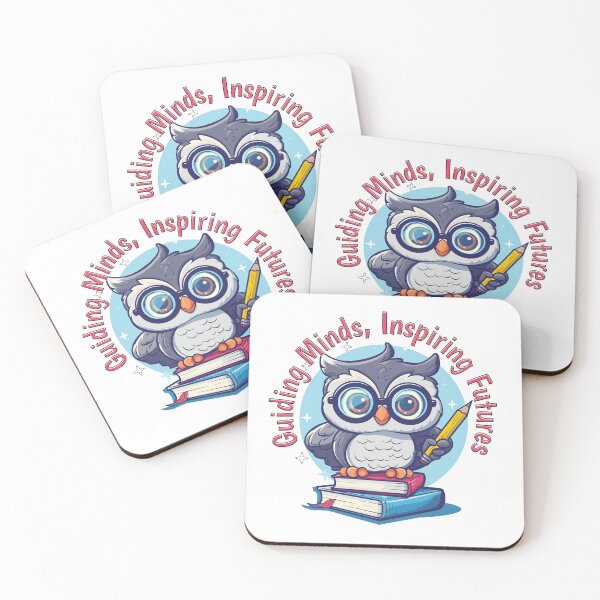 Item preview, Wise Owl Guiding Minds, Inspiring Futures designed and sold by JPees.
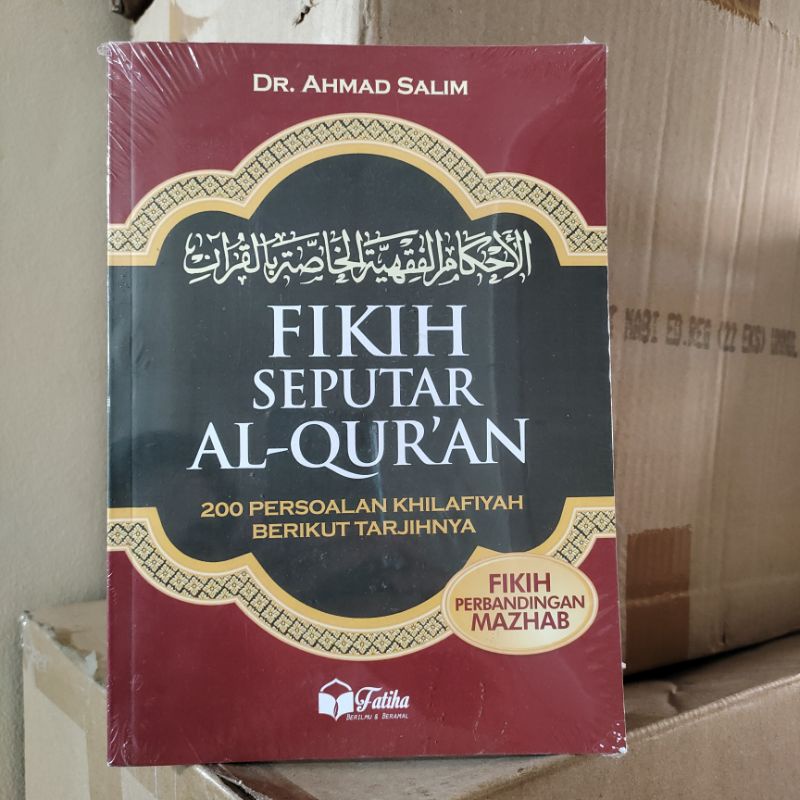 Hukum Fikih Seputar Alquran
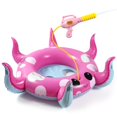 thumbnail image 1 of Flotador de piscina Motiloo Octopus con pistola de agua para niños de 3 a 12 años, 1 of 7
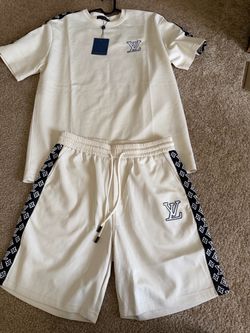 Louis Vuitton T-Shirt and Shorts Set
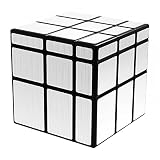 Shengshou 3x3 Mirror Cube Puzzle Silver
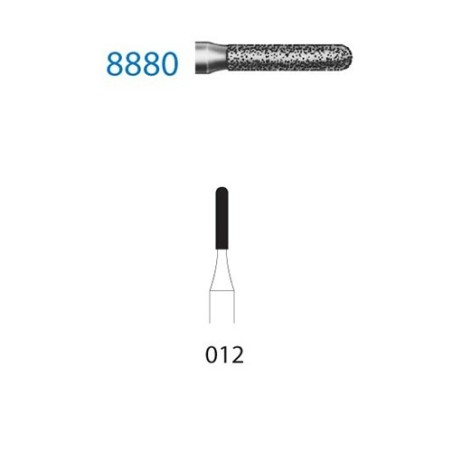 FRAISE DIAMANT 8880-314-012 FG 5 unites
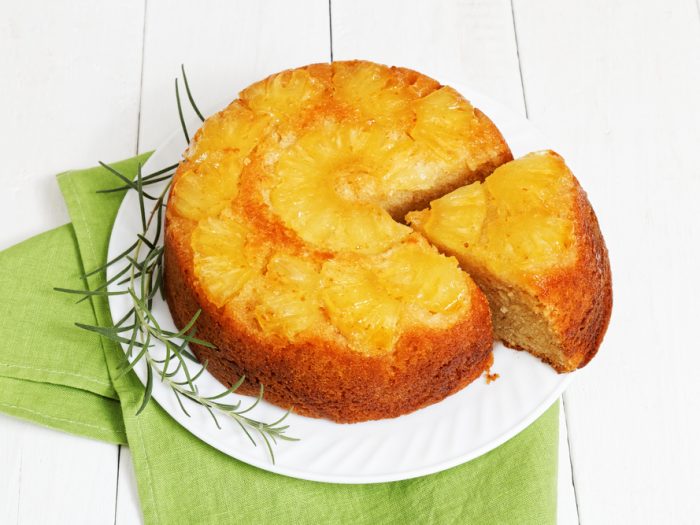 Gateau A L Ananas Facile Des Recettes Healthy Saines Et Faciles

### Exercise goal
Write out all of the data above exactly, pictures excluded.

### Your response
 Item preview, Wise Owl Guiding Minds, Inspiring Futures designed and sold by JPees.
 Hukum Fikih Seputar Alquran
 thumbnail image 1 of Flotador de piscina Motiloo Octopus con pistola de agua para niños de 3 a 12 años, 1 of 7
 Louis Vuitton T-Shirt and Shorts Set
 Shengshou 3x3 Mirror Cube Puzzle Silver
 FRAISE DIAMANT 8880-314-012 FG 5 unites
 Gateau A L Ananas Facile Des Recettes Healthy Saines Et Faciles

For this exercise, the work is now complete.